*Task to complete*
According to the article below on the Vancouver Canucks' playoff race, how many games in hand do the Calgary Flames still have on the Canucks?

*Document section*
※ ※ ※
For a fleeting instant at the end of January, the Vancouver Canucks were agonizingly close to being in playoff position. After beating the Chicago Blackhawks 3-1 on January 31, the Canucks had 46 points, just two points behind the Calgary Flames for the final wild card spot in the Western Conference. 

Two months earlier, that would have seemed impossible but the Canucks have seemed like a different team under Bruce Boudreau.

In the space of a few days, however, things changed. Heading into the All-Star break, the Canucks are now six points out of a playoff position. All it took was for the Canucks to lose one game and the Calgary Flames, currently in the second wild card spot, to win two.

That’s the primary problem for the Canucks: they’ve played more games than most of their competition in the Western Conference. The Flames still have four games in hand on the Canucks, making them incredibly difficult to catch in the playoff race. Even if the Flames falter, however, the Edmonton Oilers, Dallas Stars, and Winnipeg Jets also have games in hand, giving them an advantage over the Canucks.

Even as the Canucks have turned things around under Boudreau, other teams in the West have kept pace with them, resulting in the Canucks barely gaining ground.

That said, the Canucks can still make the playoffs, but the odds are low.

The Canucks' playoff chances are not great

Looking at four independent sites that publish playoff odds for the NHL, the Canucks have approximately a 1-in-10 chance at making the playoffs.
※ ※ ※
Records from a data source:
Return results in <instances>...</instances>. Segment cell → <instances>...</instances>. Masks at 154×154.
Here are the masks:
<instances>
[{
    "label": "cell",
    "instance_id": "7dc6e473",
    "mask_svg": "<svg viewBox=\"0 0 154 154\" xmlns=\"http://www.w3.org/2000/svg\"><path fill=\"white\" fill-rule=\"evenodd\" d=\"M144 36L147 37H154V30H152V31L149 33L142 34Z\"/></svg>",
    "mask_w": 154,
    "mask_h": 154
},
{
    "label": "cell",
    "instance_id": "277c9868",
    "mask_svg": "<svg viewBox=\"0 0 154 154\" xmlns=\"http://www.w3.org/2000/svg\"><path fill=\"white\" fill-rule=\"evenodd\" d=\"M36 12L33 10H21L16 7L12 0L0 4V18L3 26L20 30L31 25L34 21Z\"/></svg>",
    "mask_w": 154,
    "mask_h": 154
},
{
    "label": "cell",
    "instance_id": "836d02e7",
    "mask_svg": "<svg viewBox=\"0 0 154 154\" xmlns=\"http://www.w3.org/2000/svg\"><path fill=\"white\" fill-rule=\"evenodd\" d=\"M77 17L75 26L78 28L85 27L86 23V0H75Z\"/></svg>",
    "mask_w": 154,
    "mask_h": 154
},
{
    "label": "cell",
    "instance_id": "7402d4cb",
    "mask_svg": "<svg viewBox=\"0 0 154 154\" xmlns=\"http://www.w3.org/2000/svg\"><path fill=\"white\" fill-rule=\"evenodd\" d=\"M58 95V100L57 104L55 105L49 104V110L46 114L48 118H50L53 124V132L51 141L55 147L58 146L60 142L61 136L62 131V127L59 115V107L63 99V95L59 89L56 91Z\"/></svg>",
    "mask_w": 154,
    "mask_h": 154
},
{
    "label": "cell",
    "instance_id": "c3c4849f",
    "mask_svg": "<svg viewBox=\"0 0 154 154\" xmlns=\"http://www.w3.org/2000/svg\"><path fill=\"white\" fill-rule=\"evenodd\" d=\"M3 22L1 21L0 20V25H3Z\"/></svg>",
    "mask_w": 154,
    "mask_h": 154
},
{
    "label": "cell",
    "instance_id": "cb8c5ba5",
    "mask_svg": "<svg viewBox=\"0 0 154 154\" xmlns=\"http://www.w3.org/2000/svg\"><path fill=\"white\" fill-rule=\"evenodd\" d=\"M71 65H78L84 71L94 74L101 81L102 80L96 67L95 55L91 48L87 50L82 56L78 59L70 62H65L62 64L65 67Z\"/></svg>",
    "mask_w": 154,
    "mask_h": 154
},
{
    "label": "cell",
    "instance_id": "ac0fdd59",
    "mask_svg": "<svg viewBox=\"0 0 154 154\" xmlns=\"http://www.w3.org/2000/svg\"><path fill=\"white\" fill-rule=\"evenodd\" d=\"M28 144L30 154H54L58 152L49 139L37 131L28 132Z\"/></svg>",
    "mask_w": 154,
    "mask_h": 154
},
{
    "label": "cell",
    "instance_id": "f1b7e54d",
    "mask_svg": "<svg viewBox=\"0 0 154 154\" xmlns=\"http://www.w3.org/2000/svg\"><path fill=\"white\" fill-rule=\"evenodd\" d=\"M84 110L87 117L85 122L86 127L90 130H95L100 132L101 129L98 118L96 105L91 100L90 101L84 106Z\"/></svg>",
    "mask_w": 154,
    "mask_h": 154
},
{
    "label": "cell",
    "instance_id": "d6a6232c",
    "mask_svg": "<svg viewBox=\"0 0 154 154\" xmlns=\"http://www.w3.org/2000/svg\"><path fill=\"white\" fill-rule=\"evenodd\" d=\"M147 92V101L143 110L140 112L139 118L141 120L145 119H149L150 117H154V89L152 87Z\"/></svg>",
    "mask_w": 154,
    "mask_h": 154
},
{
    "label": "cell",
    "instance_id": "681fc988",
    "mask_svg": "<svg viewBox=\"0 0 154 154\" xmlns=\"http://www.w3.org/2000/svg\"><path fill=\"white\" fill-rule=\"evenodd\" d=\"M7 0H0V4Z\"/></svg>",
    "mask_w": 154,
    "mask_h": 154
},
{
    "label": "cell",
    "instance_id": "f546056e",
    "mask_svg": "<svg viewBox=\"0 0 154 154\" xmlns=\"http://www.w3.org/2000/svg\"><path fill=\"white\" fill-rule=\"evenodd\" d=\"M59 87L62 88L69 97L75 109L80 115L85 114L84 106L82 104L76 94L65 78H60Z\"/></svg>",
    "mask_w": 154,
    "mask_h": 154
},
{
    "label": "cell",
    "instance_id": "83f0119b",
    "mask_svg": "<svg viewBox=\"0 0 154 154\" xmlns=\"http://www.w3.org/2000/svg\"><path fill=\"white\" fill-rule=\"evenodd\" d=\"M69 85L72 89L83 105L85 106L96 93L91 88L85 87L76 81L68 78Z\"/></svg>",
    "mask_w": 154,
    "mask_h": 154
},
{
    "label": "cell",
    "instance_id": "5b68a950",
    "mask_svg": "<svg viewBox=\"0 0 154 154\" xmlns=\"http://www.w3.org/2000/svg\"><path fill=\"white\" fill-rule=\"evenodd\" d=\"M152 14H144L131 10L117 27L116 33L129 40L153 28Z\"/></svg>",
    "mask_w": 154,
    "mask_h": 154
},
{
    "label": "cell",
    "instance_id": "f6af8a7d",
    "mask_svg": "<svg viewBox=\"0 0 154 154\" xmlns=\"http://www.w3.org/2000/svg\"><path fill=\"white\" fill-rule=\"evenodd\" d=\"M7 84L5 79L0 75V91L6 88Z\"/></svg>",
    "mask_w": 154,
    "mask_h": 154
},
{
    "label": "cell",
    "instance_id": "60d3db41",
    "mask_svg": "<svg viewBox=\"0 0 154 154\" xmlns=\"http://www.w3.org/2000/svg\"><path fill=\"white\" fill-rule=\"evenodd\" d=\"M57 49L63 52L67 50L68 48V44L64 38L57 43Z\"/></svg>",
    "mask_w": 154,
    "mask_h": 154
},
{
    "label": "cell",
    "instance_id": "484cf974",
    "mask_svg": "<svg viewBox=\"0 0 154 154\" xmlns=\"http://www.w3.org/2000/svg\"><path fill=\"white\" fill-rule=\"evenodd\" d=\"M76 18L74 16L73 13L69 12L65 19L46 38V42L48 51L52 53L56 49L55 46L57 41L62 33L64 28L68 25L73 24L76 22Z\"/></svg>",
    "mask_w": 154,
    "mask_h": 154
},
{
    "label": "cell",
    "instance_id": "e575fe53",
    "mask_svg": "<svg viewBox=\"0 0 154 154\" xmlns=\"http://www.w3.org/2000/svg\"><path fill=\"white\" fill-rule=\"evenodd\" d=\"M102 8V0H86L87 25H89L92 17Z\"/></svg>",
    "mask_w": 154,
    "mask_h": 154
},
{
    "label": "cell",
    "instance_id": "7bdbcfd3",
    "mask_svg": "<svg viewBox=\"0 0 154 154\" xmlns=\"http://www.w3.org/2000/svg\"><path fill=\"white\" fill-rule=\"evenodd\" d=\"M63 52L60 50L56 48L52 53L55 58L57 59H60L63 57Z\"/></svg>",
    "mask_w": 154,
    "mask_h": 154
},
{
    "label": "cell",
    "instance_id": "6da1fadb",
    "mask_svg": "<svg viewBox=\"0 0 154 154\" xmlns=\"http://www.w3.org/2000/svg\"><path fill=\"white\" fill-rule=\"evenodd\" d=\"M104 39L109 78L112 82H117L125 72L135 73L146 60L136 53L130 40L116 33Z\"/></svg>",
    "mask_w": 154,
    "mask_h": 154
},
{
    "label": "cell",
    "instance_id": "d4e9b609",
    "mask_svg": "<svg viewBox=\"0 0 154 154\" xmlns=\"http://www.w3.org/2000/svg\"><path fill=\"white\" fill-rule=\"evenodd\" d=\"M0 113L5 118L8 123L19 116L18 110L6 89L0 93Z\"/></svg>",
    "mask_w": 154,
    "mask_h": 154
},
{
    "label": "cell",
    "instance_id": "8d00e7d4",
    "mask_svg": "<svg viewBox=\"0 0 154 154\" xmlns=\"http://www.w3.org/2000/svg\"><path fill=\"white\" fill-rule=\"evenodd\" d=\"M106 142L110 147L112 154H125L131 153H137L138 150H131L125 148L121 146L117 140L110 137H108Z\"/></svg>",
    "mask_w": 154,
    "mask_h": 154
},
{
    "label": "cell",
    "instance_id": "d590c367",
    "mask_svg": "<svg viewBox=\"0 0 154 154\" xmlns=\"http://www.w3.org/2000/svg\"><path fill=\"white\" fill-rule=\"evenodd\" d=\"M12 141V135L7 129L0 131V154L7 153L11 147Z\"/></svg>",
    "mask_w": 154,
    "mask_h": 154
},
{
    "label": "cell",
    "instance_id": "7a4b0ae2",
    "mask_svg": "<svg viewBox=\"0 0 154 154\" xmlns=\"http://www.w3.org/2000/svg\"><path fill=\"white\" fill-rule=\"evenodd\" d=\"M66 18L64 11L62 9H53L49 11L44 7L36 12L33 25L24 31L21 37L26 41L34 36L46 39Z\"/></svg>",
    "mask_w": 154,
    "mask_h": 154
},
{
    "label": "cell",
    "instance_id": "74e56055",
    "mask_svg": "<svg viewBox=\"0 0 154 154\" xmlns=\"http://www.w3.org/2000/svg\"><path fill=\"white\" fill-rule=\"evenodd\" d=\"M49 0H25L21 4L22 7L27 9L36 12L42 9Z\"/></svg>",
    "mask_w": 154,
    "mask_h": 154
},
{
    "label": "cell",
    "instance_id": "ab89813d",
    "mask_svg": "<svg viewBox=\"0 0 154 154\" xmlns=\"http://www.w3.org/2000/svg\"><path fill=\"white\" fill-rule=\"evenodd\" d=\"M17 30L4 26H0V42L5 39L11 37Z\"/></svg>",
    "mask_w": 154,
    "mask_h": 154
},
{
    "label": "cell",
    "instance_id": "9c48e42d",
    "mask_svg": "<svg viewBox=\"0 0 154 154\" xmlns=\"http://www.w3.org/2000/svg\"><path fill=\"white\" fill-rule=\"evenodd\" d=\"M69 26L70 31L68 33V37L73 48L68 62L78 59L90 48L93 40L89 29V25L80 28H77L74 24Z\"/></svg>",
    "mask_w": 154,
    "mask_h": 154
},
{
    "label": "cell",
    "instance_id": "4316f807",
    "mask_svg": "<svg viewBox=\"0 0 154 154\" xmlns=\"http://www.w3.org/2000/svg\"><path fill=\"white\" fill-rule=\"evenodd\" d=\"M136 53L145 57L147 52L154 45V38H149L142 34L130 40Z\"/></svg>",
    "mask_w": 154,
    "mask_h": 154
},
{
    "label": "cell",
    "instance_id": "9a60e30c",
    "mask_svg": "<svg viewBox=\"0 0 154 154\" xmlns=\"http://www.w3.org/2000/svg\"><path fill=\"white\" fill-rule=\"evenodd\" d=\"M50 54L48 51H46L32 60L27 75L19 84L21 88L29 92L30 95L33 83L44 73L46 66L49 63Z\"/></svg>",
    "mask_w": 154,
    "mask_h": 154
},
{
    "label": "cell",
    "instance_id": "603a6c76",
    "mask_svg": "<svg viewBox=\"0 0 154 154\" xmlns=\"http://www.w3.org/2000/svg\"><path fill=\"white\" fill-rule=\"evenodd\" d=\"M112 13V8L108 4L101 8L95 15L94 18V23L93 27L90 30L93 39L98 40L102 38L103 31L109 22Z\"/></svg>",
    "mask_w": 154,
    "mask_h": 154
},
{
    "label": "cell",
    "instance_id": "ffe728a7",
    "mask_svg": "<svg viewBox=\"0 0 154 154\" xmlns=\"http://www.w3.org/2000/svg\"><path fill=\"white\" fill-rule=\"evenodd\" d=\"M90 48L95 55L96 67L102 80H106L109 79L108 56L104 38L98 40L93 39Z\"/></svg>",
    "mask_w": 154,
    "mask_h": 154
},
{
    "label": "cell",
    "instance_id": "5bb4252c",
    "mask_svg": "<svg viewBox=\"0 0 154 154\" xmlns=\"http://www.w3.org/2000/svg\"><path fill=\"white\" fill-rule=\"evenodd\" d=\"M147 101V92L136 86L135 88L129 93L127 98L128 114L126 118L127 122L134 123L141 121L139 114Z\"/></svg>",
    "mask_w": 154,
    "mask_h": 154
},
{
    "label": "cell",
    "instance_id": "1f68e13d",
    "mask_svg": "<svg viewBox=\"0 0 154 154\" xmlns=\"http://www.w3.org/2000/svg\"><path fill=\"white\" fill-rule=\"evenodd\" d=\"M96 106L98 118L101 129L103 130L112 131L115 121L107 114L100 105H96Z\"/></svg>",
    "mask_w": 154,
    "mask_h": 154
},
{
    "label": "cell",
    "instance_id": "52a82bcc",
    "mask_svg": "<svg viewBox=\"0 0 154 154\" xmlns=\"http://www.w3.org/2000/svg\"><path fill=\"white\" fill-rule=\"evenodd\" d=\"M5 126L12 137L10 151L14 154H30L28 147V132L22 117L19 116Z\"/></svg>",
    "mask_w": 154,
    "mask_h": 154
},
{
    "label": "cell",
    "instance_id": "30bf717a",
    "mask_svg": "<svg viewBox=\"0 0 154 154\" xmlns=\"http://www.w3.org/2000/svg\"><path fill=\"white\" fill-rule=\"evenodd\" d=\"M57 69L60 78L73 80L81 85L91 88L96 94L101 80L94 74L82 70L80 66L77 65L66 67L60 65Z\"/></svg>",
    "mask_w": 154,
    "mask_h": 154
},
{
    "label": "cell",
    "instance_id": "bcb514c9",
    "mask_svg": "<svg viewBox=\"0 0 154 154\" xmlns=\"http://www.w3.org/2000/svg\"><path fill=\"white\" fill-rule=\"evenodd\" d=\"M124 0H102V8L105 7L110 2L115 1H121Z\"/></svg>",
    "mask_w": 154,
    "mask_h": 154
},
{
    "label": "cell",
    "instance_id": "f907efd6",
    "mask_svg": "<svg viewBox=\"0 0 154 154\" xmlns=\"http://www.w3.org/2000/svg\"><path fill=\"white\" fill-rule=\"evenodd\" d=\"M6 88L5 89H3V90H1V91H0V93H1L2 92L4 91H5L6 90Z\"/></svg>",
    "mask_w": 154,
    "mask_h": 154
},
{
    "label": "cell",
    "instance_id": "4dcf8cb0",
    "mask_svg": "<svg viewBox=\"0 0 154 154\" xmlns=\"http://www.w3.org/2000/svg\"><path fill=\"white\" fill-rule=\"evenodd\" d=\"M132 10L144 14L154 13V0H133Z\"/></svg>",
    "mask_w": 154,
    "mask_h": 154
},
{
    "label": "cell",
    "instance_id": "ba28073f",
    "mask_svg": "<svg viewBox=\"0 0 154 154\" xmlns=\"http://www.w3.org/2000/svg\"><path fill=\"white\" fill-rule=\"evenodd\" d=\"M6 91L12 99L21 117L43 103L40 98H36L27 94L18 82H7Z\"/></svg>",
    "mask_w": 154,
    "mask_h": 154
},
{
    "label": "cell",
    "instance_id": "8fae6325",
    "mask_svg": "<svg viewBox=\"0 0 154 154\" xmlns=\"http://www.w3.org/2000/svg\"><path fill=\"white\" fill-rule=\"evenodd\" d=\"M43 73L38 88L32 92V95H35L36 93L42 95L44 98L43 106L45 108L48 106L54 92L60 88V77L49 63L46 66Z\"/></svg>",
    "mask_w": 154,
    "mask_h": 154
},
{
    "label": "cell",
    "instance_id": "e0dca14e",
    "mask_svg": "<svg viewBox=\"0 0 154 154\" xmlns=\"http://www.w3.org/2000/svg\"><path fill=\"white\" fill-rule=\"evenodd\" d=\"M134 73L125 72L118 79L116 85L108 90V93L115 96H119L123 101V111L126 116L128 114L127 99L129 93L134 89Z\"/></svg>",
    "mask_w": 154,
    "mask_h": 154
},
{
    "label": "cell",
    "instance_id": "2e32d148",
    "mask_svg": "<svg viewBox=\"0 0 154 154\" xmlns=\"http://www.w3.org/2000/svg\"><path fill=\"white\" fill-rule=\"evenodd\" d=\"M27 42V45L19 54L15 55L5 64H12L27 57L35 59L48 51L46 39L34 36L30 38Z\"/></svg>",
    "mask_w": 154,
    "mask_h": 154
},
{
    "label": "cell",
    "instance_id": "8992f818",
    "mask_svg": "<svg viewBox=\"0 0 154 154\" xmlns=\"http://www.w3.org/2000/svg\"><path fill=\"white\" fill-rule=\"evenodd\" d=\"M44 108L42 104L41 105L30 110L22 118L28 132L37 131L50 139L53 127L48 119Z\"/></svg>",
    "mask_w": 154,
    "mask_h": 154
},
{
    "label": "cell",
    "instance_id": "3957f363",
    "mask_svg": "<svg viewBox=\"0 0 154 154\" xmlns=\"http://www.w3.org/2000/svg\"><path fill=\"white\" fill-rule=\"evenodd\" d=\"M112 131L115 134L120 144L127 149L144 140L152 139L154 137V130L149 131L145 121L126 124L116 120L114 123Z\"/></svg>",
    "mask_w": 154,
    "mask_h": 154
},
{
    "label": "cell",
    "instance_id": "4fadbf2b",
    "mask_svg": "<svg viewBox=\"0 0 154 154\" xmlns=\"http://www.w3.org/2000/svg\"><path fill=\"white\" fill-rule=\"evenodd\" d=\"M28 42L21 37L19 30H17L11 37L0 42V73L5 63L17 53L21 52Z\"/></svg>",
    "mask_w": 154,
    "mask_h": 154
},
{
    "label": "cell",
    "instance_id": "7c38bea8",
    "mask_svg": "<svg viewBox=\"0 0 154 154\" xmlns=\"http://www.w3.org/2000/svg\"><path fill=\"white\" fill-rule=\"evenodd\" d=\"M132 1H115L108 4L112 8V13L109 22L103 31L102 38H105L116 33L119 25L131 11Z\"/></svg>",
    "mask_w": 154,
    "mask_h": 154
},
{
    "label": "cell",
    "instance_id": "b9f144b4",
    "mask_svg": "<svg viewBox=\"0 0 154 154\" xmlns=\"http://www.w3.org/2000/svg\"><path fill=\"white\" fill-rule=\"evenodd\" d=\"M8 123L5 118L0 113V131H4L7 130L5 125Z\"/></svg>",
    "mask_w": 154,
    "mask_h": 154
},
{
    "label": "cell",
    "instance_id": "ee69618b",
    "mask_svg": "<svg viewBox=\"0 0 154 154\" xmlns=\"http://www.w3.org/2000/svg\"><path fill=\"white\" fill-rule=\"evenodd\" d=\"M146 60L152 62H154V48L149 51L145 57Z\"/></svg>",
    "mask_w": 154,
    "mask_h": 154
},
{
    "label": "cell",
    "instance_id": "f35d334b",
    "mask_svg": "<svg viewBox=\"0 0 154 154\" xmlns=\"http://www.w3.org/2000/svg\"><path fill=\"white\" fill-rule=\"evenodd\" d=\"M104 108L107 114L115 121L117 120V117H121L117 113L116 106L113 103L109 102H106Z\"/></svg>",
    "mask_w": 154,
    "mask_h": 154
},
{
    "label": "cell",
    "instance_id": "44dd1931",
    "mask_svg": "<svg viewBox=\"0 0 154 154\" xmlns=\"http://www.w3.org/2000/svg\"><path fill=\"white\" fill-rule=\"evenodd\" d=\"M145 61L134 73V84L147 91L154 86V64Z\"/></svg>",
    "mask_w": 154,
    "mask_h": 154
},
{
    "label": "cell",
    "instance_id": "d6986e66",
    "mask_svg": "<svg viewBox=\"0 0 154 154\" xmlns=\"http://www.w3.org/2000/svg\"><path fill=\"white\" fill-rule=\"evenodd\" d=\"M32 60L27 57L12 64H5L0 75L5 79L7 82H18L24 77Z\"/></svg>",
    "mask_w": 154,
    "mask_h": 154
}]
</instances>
※ ※ ※
*Finished exercise*
Four games.